Colin Alexander Campbell OBE DSO ME was born at Shedden, Ontario (ON) the son of Archibald Campbell and Flora (McCallum) Campbell. In 1921, Campbell graduated from Queen's University, Kingston ON with a Mining Engineer (ME) degree and began a career in mining with the Hollinger and McIntyre Mines company. In 1937, he was elected as a Member of the Legislative Assembly (MLA) for Ontario and was appointed to Premier Hepburn's Cabinet as Minister of Public Works.

In 1939, when WW2 broke out Campbell resigned his Cabinet post and went overseas with the Royal Canadian Engineers.
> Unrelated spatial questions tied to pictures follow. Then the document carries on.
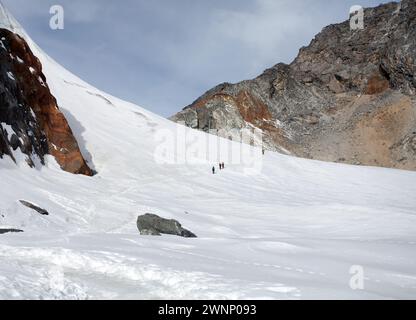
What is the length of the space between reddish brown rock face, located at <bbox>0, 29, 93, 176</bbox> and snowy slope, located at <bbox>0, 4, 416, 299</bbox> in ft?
5.81

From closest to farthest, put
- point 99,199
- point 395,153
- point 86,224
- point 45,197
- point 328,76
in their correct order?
point 86,224 < point 45,197 < point 99,199 < point 395,153 < point 328,76

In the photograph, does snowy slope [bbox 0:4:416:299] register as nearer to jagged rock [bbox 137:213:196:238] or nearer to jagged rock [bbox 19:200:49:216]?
jagged rock [bbox 19:200:49:216]

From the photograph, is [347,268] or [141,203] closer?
[347,268]

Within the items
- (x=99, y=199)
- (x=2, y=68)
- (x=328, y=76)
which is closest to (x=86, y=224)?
(x=99, y=199)

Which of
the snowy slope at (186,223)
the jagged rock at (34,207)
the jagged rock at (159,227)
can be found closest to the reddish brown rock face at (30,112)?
the snowy slope at (186,223)

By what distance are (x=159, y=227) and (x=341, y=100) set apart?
85.6 metres

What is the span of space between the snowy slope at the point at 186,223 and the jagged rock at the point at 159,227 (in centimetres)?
175

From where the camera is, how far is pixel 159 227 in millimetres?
16922

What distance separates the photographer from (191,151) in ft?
155

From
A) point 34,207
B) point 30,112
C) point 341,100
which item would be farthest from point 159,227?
point 341,100

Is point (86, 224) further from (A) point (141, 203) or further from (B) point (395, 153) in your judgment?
(B) point (395, 153)

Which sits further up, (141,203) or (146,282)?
(141,203)

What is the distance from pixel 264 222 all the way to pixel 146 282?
15.2m

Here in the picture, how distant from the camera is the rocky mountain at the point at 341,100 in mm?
78438
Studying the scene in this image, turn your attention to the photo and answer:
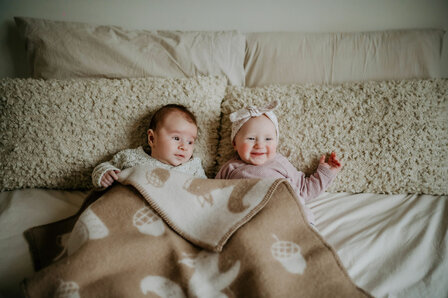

He subsequently formed an elite unit of miners and proved that the concrete blocks planned as enemy tank roadblocks could be easily breached. He had his miners fill ordinary pipes with gelignite and put them under concrete roadblocks. He then showed that tanks that tried to knock them over caused the gelignite to explode and blow a trench too deep for tanks to pass.

Among his many feats, his greatest achievement was at Gibraltar, where under the greatest secrecy, he brought a team of hard rock miners and diamond drillers all of them specialists and all of them Canadian. Their first job was to hollow out the rock to accommodate 12,000 men for two years without any form of reprovisioning. Having achieved that, they went on to build an 1800 yard runway, half of which required a land fill operation in the sea. This allowed control of Gibraltar which was absolutely essential to the success for landing allied forces in North Africa.

In 1943, his feats were recognized by making him an Officer of the Order of the British Empire (OBE). The USA decorated him with membership in the Legion of Merit. By the end of WW2, he had received the Distinguished Service Order (DSO) for distinguished service equivalent to distinguished service in contact with the enemy.

In 1923, he had married Vera Smith, daughter of Mr. and Mrs. M.S. Smith of Dutton ON. They had 5 children; Archie, Keith, Donald Ross, Anne Meryl and June Lucille.